EXERCISE DIRECTIONS
Write out nothing except the lines of the entries below, from the first through the one containing "(Autoventil | 47-622)", exactly and without pictures.

EXERCISE INPUTS
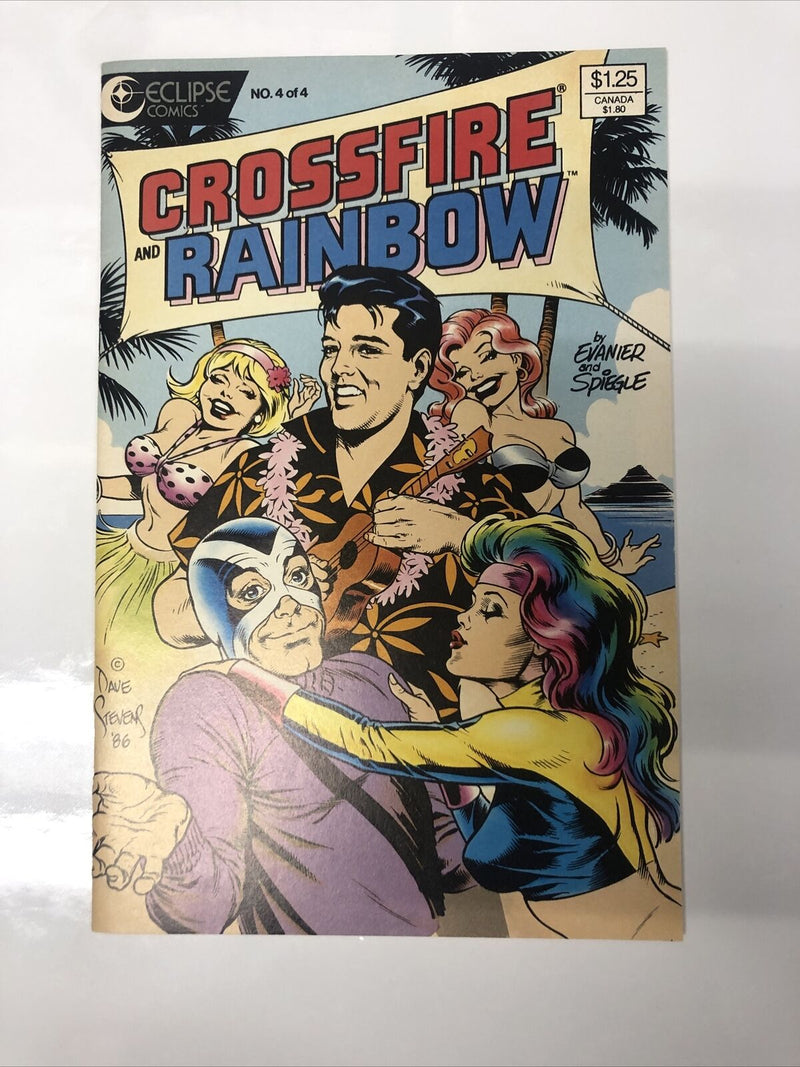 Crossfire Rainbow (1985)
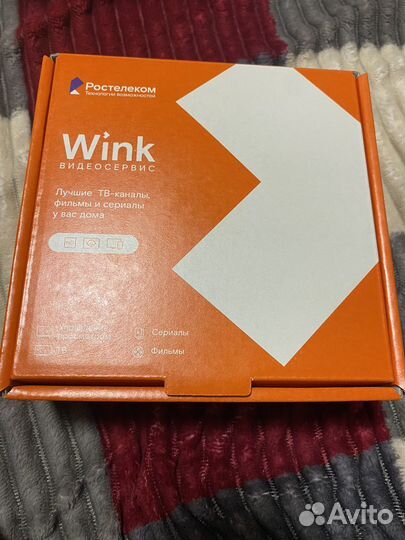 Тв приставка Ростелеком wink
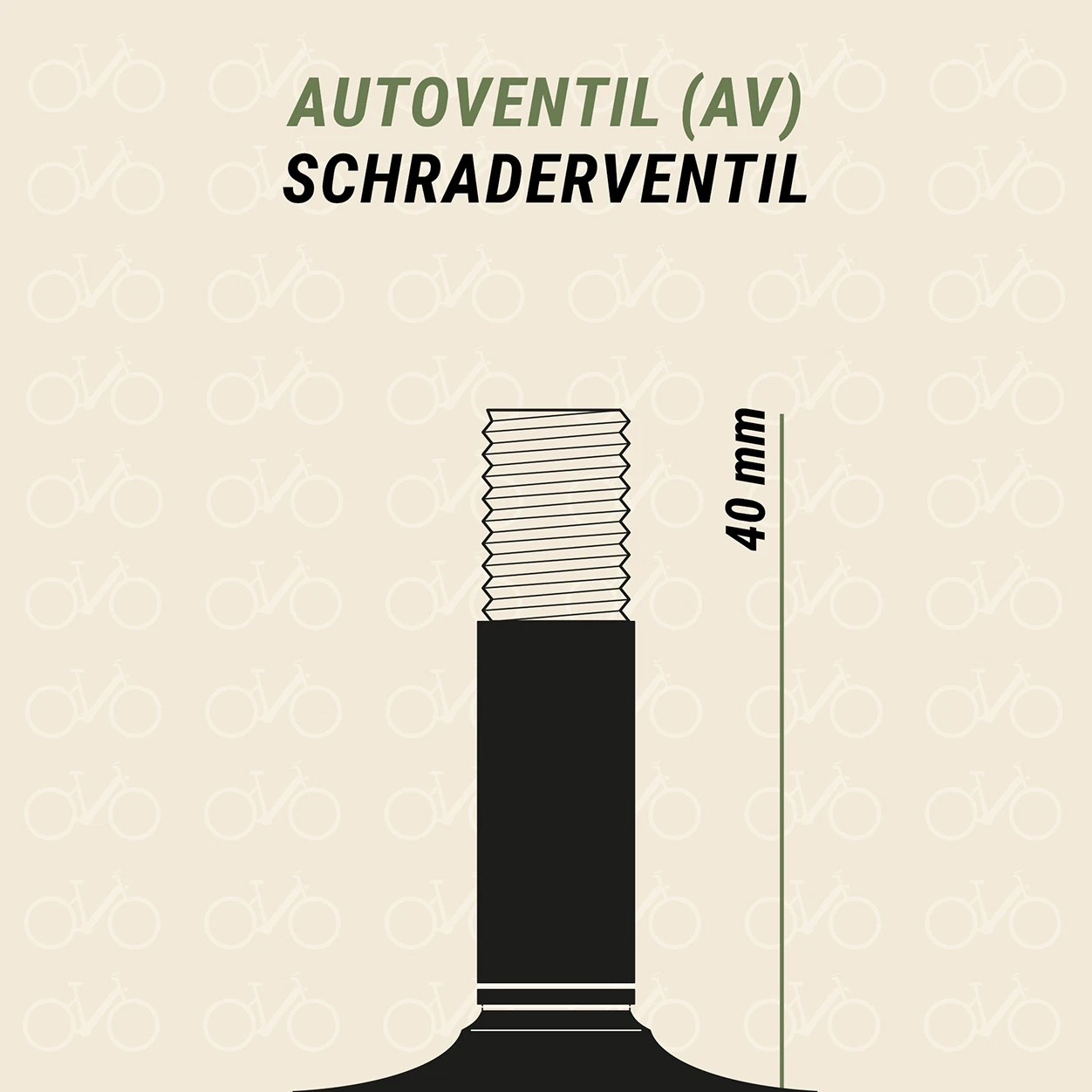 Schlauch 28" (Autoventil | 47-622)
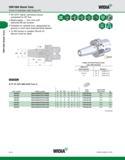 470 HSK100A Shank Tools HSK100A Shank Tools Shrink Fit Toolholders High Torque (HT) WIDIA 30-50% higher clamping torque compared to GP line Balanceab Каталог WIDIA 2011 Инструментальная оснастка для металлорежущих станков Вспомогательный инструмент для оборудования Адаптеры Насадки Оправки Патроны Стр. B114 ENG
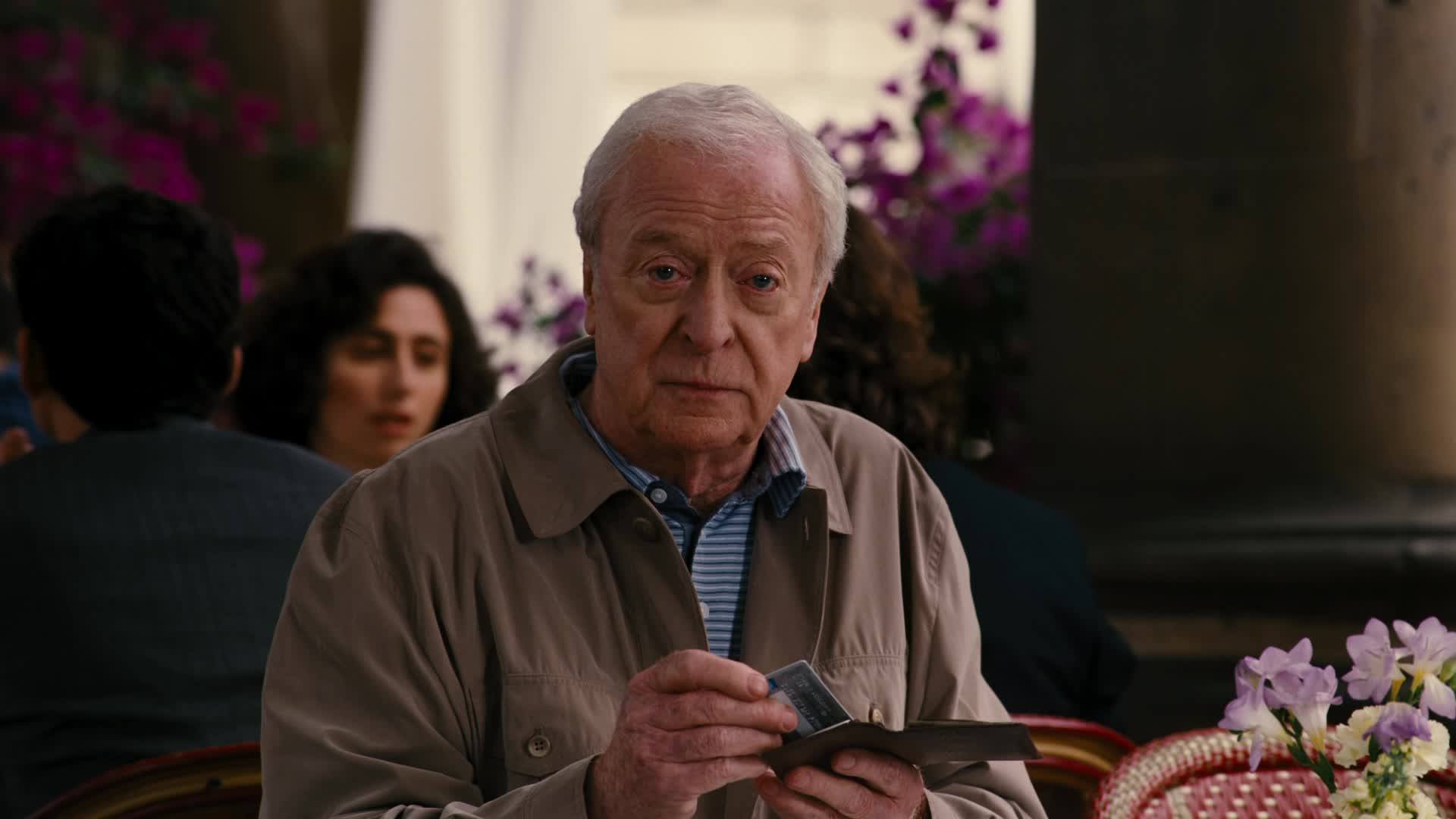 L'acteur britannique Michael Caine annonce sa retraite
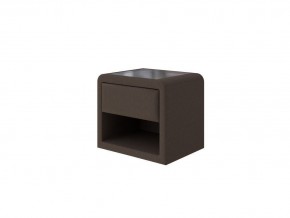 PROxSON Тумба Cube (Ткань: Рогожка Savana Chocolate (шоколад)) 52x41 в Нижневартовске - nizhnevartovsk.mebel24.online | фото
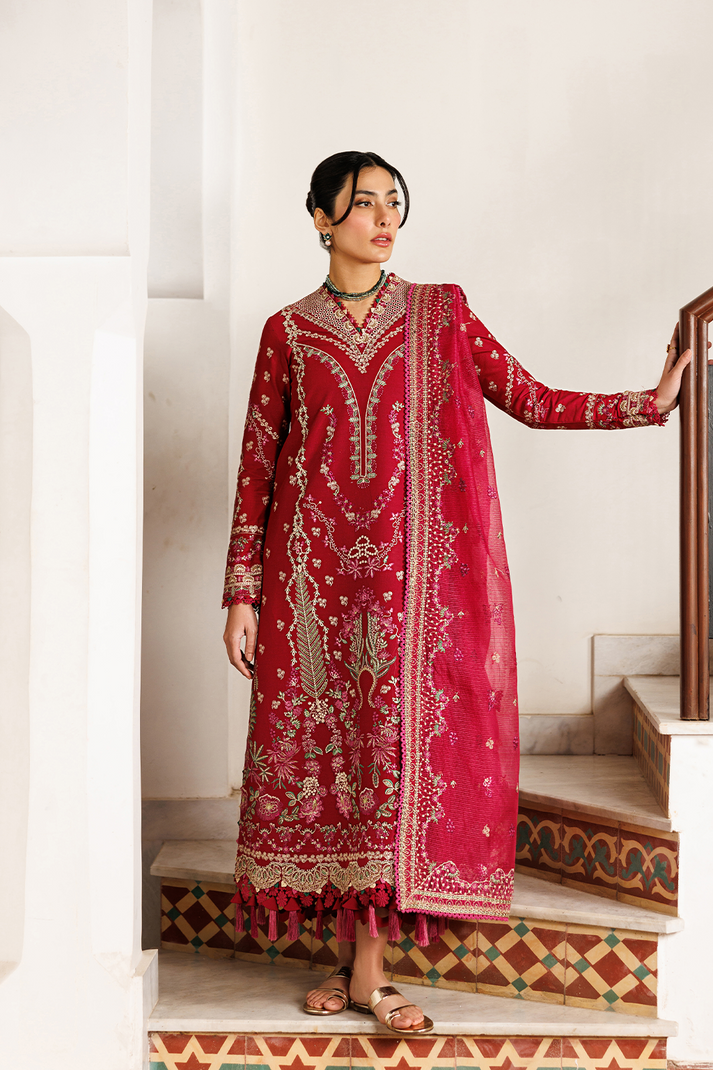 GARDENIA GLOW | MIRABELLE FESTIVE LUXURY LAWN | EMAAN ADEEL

TASK RESPONSE
 Crossfire Rainbow (1985)
 Тв приставка Ростелеком wink
 Schlauch 28" (Autoventil | 47-622)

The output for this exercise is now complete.